Nous nous retournons puis reculons de quelques pas avant de s'incliner l'une envers l'autre à la fin du morceau. Des applaudissements retentissent, mais je n'entends que mon cœur battre la chamade dans ma poitrine. Je me sens à la fois euphorique et craintive de cette décision. En quelques minutes seulement, des invités viennent nous souhaiter un bon anniversaire en glissant des compliments. Je me montre plus sociable que d'habitude afin de ne pas donner une mauvaise image de moi avant de me rendre vers le buffet pour boire un verre. Je soulève ma robe pour ne pas trébucher en saluant des personnes sur mon passage.

― Ce changement de dernière minute est très surprenant.

Je retourne pour faire face à ma grand-mère. Elle s'est donnée du mal pour porter la robe fabriquée par une grande couturière coûtant une véritable fortune. Je ne parle même pas de son loup sur lequel des perles sont incrustées. Je me sens toujours impressionnée par les efforts qu'elle déploie pendant ce genre de soirées.

— Je trouvais que cela serait un choix judicieux de mettre en avant de vieilles compositions familiales. Celle-ci était parfaite pour notre bal d'anniversaire, une touche de mélancolie avec un mélange de joie.

— Où as-tu trouvé cette composition ?

Je hausse les épaules.

— Dans la bibliothèque pendant mes révisions. Je n'ai pas pu me retenir de l'envoyer à l'orchestre pour notre anniversaire.

— C'est un choix particulièrement risqué, tu en as conscience ?

Grand-mère se penche vers moi en me souriant pour prendre un petit four dans mon dos.

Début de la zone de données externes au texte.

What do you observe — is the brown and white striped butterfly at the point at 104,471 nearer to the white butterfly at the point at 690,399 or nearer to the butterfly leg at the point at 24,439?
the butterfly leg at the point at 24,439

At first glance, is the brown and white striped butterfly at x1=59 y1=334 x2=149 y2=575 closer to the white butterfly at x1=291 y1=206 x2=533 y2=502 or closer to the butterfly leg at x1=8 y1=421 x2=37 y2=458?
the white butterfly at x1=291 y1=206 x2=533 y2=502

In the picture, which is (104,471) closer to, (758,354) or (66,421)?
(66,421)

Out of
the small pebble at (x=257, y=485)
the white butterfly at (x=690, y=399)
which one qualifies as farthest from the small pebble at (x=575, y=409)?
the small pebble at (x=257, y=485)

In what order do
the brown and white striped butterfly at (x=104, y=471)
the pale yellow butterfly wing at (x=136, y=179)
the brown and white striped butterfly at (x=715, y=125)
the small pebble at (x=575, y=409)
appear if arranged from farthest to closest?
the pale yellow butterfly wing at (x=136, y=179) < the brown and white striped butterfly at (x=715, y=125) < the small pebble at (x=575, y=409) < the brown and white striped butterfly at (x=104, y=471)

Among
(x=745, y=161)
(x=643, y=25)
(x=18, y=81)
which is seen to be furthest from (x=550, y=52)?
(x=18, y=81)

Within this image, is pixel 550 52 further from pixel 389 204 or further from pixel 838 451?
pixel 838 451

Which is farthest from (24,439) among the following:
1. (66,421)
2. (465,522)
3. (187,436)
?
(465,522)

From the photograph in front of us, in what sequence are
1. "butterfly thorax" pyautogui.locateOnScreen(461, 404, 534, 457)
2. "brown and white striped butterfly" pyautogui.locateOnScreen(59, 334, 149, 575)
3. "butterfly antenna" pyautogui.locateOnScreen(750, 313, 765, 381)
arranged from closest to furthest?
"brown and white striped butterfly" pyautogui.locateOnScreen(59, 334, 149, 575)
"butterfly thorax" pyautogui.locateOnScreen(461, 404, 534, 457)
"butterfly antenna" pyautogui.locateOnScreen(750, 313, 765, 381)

Elle m'observe de ses grands yeux bleus avec un petit sourire.

— La prochaine fois montre-moi cette partition pour que nous puissions en discuter. Cette mélodie était peut-être un poil trop vieillotte pour l'événement.

— Je la trouve au contraire parfaite.

Elle ne dit rien pendant quelques secondes en observant les traits de mon visage. Je reste de marbre et ne lui montre pas mes véritables craintes.

— Comment s'appelle cette composition ? Je suis certaine de ne pas la connaître.

— La ballade d'Astra.

Durant une seconde, l'expression de son visage change avant qu'elle ne reprenne son sourire faussement joyeux.

— Absolument délicieux comme mélodie ! Je dois me rendre auprès des autres invités, passe une soirée et encore joyeux anniversaire.

Elle ne s'attarde pas davantage auprès de moi puis marche vers une invitée, l'air charmant. Cette conversation me prouve que quelque chose cloche dans l'attitude de grand-mère. Ces éléments ne suffisent cependant pas à prouver quoi que ce soit. Ce n'est que le départ vers une vérité qui pourrait être beaucoup plus sombre. Peu importe le temps qu'il me faudra, j'arriverais à révéler cette comédie absurde.